Helme’s privacy concerns revolve around the telematics system in the car leaking all of his historic driving data. He wrote, “That's the details of every trip I've ever made in the car including when I made it, how far I drove and even how efficiently I drove. This could easily be used to build up a profile of my driving habits, considering it goes back almost 2 years, and predict when I will be away from home. This kind of data should be collected and secured with the utmost respect for my privacy.”

Helme suggested disabling Nissan CarWings accounts and details the how-to in Hunt’s post. Hunt suggested, “The right thing to do at the moment would be for Nissan to turn it [app] off altogether.”

If Helme sounds familiar, it might be because less than two weeks ago he collaborated in research showing how VoIP phones with default passwords can be used for covert surveillance. This time, after an accusation that the hackers “cocked up” Carwings and it would no longer work, Helme responded that he is a researcher and not a malicious hacker. He added, “The Climate Control and data leak aren't too bad, but imagine if I could remote unlock your car with just the VIN. You'd have a lot of fun with your insurance company proving that! Now that we've found it and told Nissan, they can fix it to protect you from the risk you were previously exposed to, just unaware of. Would you rather the risk be there and you simply didn't know about it?”

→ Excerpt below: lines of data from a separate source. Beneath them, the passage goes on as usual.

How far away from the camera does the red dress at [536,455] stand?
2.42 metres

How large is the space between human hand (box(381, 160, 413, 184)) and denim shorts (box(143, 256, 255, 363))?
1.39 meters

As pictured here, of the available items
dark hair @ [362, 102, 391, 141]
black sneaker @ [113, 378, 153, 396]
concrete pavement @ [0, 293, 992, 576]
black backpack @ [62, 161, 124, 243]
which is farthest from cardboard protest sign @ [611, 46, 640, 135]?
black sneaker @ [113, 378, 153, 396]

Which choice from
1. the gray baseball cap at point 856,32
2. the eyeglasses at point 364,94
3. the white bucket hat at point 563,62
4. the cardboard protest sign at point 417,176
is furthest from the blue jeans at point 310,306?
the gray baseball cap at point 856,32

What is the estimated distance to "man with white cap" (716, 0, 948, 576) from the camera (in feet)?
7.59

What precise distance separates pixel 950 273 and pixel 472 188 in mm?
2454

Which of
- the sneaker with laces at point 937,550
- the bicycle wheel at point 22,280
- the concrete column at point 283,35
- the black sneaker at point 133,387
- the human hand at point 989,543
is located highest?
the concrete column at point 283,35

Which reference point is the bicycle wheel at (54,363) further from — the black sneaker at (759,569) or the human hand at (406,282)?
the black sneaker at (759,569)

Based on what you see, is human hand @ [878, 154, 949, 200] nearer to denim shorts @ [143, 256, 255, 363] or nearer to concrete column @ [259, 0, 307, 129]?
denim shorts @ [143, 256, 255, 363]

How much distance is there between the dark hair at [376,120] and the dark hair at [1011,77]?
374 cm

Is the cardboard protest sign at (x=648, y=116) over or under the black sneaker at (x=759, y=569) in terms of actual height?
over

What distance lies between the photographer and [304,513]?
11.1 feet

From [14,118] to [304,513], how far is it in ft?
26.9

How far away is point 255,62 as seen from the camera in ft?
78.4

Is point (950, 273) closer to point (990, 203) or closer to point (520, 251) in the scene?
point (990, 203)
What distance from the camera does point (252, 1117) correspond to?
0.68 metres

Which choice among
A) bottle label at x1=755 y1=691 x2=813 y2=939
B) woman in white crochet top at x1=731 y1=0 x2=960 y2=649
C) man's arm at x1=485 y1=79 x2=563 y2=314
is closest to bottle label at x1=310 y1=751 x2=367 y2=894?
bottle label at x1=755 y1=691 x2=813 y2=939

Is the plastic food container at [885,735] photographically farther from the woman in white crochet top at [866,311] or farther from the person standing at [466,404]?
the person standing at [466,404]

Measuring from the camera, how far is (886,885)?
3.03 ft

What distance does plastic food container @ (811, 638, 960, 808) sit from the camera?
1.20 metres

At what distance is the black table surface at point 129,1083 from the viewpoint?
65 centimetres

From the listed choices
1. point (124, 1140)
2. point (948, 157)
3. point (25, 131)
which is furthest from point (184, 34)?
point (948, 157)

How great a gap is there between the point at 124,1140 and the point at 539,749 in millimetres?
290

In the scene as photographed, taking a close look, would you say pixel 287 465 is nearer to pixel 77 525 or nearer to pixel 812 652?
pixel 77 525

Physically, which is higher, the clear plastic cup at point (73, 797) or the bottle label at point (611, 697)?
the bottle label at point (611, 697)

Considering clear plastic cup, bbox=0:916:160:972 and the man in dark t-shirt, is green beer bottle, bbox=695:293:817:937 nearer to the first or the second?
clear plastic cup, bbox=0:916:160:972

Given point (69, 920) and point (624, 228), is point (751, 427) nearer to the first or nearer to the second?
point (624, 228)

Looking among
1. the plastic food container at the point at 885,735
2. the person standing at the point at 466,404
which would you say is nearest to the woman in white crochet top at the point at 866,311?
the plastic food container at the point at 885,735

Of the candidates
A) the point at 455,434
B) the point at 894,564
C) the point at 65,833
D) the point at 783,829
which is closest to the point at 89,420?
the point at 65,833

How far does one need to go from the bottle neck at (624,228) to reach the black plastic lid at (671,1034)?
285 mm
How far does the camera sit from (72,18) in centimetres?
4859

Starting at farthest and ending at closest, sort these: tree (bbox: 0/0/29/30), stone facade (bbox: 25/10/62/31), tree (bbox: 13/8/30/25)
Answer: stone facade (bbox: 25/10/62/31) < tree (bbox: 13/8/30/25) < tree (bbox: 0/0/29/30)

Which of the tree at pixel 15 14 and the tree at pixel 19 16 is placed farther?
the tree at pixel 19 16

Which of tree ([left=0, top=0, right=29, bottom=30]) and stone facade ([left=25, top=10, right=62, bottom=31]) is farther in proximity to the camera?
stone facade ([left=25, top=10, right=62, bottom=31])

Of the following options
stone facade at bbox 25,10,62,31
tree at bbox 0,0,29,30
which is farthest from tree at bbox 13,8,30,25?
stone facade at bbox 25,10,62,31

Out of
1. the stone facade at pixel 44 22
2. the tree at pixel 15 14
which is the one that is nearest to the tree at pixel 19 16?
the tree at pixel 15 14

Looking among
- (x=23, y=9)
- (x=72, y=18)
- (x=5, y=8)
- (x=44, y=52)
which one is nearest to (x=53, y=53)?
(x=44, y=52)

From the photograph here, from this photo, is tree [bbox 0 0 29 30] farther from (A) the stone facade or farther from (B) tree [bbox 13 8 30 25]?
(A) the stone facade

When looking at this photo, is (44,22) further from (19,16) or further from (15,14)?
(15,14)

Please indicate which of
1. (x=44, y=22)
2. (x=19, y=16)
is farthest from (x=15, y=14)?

If someone does abuse your Leaf and you think you might complain to Nissan, then think again. Please note that Helme said according to the “your responsibilities” section of Carwings terms and conditions of use: “As between you and Nissan, you agree that you are solely responsible for any use of CARWINGS in your Electric Vehicle, even if you are not the one using it, and even if you later claim the use was not authorized.”